Jakarta, INDONEWS.ID - BPI Danantara menyatakan masih terus mengkaji berbagai opsi untuk menangani utang proyek Kereta Cepat Jakarta–Bandung atau WHOOSH. CEO Danantara Rosan Roeslani menegaskan belum ada keputusan final maupun komunikasi dengan kementerian lain terkait solusi pendanaan.
Rosan mengungkapkan, evaluasi internal sedang dilakukan oleh COO Danantara, Dony Oskaria.

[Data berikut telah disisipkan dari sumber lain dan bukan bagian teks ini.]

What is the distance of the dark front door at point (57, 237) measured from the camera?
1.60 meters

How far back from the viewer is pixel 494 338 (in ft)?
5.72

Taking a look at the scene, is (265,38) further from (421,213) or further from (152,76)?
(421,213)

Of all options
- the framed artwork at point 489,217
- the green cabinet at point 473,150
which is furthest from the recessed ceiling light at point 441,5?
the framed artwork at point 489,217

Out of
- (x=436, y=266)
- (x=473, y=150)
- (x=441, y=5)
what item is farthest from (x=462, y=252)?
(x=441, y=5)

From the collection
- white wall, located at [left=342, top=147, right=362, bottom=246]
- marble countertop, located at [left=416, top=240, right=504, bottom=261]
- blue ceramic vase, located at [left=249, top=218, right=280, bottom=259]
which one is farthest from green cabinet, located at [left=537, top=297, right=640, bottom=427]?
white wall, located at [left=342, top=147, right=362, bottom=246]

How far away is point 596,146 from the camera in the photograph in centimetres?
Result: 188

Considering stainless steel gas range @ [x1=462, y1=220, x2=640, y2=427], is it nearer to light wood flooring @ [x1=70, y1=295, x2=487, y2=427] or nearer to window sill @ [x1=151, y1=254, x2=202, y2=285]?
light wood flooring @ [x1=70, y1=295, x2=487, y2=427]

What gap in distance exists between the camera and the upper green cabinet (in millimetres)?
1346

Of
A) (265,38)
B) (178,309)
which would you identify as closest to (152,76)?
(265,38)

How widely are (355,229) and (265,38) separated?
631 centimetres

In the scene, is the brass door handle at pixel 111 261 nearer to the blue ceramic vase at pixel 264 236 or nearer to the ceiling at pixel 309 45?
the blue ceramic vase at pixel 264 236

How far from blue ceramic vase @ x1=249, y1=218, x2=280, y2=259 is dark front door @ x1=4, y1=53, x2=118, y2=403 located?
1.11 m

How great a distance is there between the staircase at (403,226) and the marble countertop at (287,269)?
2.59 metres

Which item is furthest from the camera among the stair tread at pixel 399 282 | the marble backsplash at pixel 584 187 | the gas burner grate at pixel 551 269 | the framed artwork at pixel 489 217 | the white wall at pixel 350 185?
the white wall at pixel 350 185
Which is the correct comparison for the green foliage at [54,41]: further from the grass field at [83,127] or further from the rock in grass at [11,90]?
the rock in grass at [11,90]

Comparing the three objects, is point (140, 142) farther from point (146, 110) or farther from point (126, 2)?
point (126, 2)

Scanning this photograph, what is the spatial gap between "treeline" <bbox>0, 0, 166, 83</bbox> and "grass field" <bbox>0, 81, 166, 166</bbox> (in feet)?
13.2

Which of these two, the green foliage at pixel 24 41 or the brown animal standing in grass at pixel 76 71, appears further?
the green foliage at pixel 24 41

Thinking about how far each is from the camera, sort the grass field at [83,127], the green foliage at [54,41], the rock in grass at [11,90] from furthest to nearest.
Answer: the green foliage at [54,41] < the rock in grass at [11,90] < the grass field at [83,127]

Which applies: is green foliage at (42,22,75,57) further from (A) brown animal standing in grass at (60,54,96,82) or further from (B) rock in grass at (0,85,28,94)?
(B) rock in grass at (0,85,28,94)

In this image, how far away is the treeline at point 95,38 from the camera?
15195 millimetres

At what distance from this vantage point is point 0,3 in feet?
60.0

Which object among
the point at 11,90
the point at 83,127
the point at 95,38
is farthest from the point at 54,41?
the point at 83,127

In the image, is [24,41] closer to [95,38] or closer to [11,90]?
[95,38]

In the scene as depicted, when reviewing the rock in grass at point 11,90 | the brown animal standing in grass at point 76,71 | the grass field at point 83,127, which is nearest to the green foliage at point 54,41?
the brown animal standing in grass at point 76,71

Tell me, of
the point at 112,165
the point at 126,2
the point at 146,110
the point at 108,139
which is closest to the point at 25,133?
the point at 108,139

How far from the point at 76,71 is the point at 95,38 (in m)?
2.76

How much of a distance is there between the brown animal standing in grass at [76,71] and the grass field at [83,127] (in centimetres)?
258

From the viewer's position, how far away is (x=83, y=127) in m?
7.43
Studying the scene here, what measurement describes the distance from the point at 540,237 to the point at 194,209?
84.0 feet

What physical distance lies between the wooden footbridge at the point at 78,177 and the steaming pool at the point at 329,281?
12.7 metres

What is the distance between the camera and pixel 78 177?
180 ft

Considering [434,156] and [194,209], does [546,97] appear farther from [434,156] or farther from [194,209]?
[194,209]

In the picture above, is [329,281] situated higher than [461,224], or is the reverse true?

Ia menekankan bahwa prosesnya masih berjalan dan belum melibatkan pihak eksternal, termasuk Kementerian Keuangan.
“Saya juga bingung, ya, karena kita kan lagi evaluasi. Kita juga belum berbicara ke pihak lain, apalagi Kementerian Keuangan terkait hal ini. Kita lagi mencari opsi-opsi, kan selalu ada opsi satu, opsi dua, dan lainnya,” ujarnya saat menghadiri Forbes Global CEO Conference 2025 di Jakarta, Selasa (14/10/2025).
Rosan menambahkan, penanganan utang proyek strategis ini nantinya tetap membutuhkan koordinasi dengan kementerian dan lembaga terkait. Namun, pembahasan lintas institusi baru akan dilakukan setelah kajian internal selesai.
“Kalau kita kan pekerjaannya seperti itu. Jadi, semuanya terstruktur, terukur. Kemudian, hasilnya baru kita bicara ke publik,” katanya.
Sebelumnya, Menteri Keuangan Purbaya Yudhi Sadewa menegaskan pemerintah tidak akan menggunakan APBN untuk menanggung beban utang proyek Kereta Cepat WHOOSH yang dikelola PT KCIC.
Purbaya menyebut, penyelesaian pembiayaan akan didorong melalui Danantara, yang dinilai memiliki kapasitas keuangan dan sumber dividen mandiri sekitar Rp80 triliun per tahun. Menurutnya, langkah tersebut bertujuan memisahkan tanggung jawab antara sektor pemerintah dan swasta agar proyek infrastruktur tidak semakin membebani anggaran negara.
Keputusan ini muncul di tengah proses evaluasi internal yang masih berjalan di tubuh Danantara. Rosan berharap koordinasi dengan kementerian/lembaga dapat dilakukan setelah opsi-opsi penanganan disusun secara matang.